Notably, we have demonstrated that the novel sensing paradigm described in this paper can be used to discriminate between specific redox species in solution by tuning the biasing potential scheme. This analyte-specific tunability aims at achieving noise reduction and filtering, further supporting sensor implementation in wearable devices for continuous multi-metabolite monitoring. Moreover, this concept enables a dramatic reduction in sensor size and footprint, favoring its usability in minimally invasive sensors, such as those used for wearable continuous glucose monitoring (CGM) devices. Furthermore, the ability to simultaneously place multiple sensors in a miniature-sized array format opens the possibility for parallel monitoring of multiple analytes, employing microprobes for sensor separation and intradermal positioning. Multiple studies have previously demonstrated the ability to sense redox species using FET-based technologies. However, the FET-based sensors in these studies have utilized reactive gate materials, such as iridium oxide, or active redox mediators, such as HRP and Prussian blue [22, 24, 25]. Evidently, redox species sensing may also be achieved through nanowire FET surface modification of the gate material, by coupling known redox mediators such as quinone/hydroquinone [27]. However, these chemical modification schemes used for nanowire functionalization suffer from limited reversibility between the reduced and oxidized states, hindering their implementation in sensors for continuous monitoring applications.

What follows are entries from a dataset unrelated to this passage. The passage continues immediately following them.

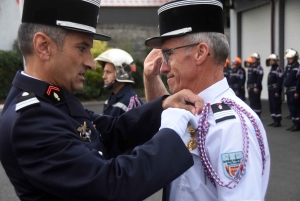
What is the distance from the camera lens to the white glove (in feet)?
6.11

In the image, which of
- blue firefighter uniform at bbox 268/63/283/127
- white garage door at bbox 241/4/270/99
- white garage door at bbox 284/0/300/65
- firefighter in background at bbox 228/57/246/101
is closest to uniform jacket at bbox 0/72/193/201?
blue firefighter uniform at bbox 268/63/283/127

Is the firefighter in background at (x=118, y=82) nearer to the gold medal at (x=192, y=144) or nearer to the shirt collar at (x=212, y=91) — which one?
the shirt collar at (x=212, y=91)

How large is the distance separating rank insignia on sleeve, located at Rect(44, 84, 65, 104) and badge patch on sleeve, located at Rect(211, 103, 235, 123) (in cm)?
73

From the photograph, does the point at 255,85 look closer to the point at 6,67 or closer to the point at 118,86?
the point at 118,86

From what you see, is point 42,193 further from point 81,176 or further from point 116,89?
point 116,89

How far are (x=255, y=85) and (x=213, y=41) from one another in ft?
37.7

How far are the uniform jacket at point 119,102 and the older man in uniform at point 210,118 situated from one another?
2647 mm

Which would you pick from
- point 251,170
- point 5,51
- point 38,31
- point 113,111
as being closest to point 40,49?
point 38,31

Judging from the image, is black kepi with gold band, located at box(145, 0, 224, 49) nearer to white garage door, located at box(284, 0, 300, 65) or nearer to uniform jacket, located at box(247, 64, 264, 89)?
uniform jacket, located at box(247, 64, 264, 89)

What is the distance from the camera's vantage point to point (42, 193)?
5.89ft

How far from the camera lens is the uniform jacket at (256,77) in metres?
13.2

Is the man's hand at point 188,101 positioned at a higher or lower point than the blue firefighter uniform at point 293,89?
higher

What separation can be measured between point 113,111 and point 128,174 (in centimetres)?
336

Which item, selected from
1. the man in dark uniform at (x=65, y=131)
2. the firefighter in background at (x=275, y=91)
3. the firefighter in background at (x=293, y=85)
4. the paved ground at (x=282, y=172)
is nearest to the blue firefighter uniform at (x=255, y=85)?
the firefighter in background at (x=275, y=91)
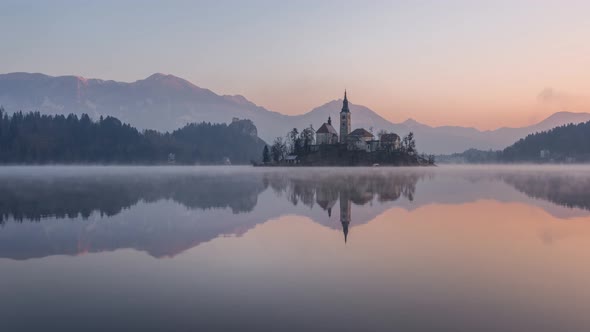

PTEchem sensor platform described here utilizes chemically inert materials, such as gold and platinum, for sensor electrode construction, allowing continuous, fully reversible, and stable sensing of different redox species in solution. The tunable nature of the PTEchem sensor imparts it with superior analyte selectivity, allowing excellent “physiological noise” filtration. Furthermore, multi-analyte sensing can be realized by employing an array of PTEchem sensors, each voltametrically tuned to detect a different analyte. Taken together with the superior low power consumption of nanoFETs and their small footprint, this novel PTEchem sensor platform has the potential to surpass traditional amperometric sensors in multiple biological and medical diagnostic applications.